Conservationists Work to Recruit PA Hunters, Fishers

By Andrea Sears of Public News Service
for The Post

HARRISBURG PA – A decline in hunting and fishing in Pennsylvania is having an ironic effect, advocates claim: it’s imperiling the state’s efforts to conserve animal wildlife and their habitats.

Most state wildlife management is funded by people who buy hunting and fishing licenses, and by taxes imposed on firearms and ammunition. Those fees reportedly make up more than half of state Game Commission revenue. The fewer people participating, “the lower funds derived to fund conservation,” says Samantha Pedder, director of operations for the Council to Advance Hunting and Shooting Sports.

So “the loss of a hunter on the landscape is detrimental to conservation in Pennsylvania,” Pedder contends. She adds that participation in hunting has been declining since the 1980s.

Efforts to reverse the decline are under way. In Pennsylvania, the commission has taken steps to promote hunting with what it calls hunter-focused “R3” – recruit, retain, and reactivate – activities. Pedder is working with Artemis, a project of the National Wildlife Federation, to help raise the number of women who hunt and fish.

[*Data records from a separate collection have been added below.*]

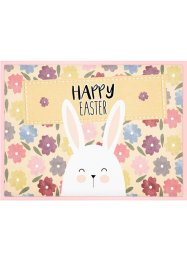 Tapis de protection à inscription Happy Easter, bpc living bonprix collection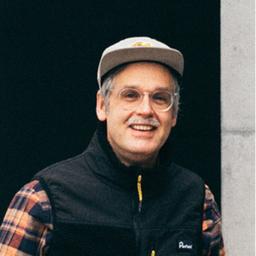 Hendrik Großer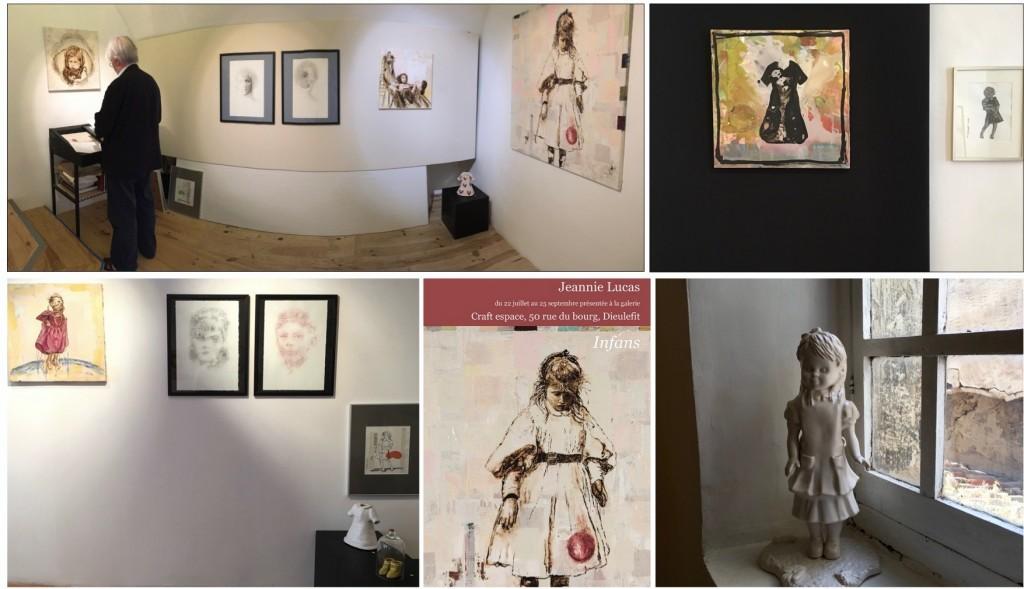 Installation partielle d'Infans, avec Mylène Besson, Galerie Craft Espace, Dieulefit 2016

The mythical Greek goddess Artemis is the protector of the hunt and of nature.

Efforts in Pennsylvania include relaxing the state ban on Sunday hunting, and holding mentored outings for young people and women who are outdoor first-timers.

There’s more than money involved, according to Aaron Kindle, director of sporting advocacy at the wildlife federation. Encouraging more people to go hunting and fishing, he says, is vital to keeping conservation efforts alive because participants also provide vital observations about wildlife habitat.

“Hunters and anglers see the effects of management on the ground,” Kindle notes. “They also see the effects of changing climate and changing landscapes, maybe more acutely than anyone.” Many return to the same spot year after year, and end up offering insider views of what’s happening in the landscape.

The commission, and partners like the federation and its Artemis program, Pedder reports, “have done a lot to try to revisit how hunting occurs in the state, to keep people active and give them more time to be outdoors.”